### DATA PROVIDED ###
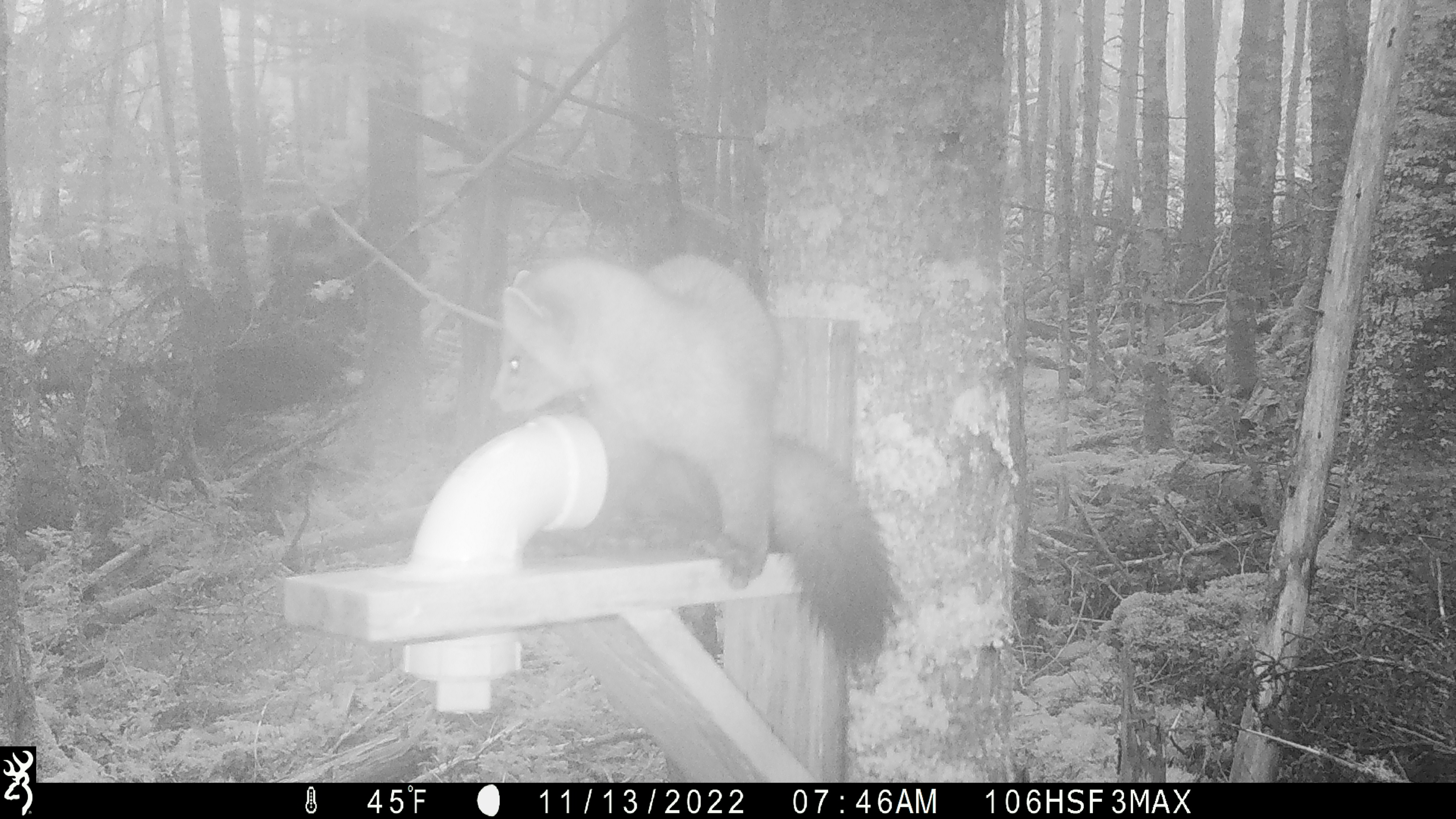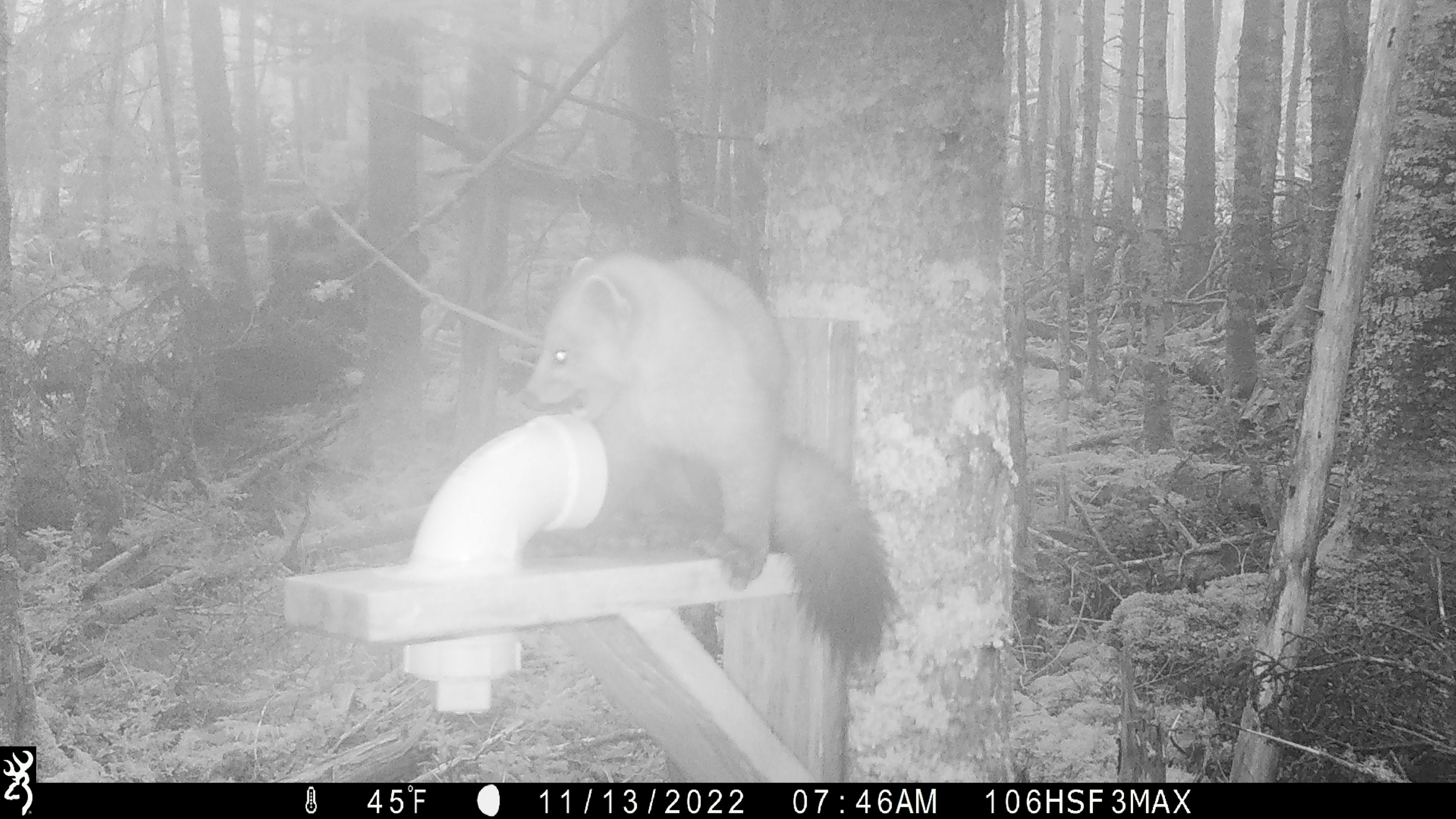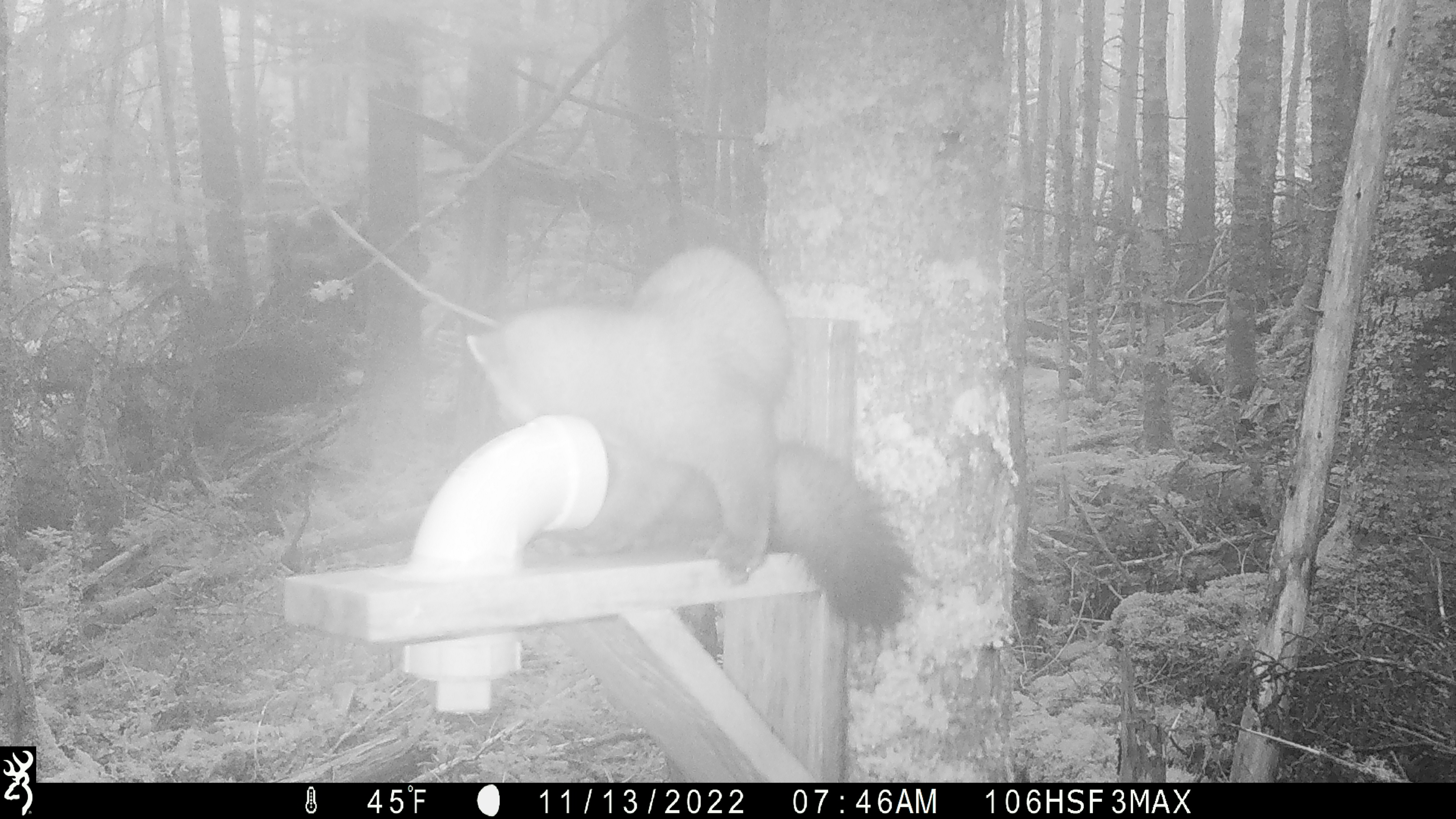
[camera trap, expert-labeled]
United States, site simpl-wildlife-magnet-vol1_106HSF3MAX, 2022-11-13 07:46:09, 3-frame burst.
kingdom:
###
■ EXERCISE BRIEF ■
Transcribe the whole listing exactly. Pictures stay out of your copy.

■ RESULT ■
[camera trap, expert-labeled]
United States, site simpl-wildlife-magnet-vol1_106HSF3MAX, 2022-11-13 07:46:09, 3-frame burst.
kingdom:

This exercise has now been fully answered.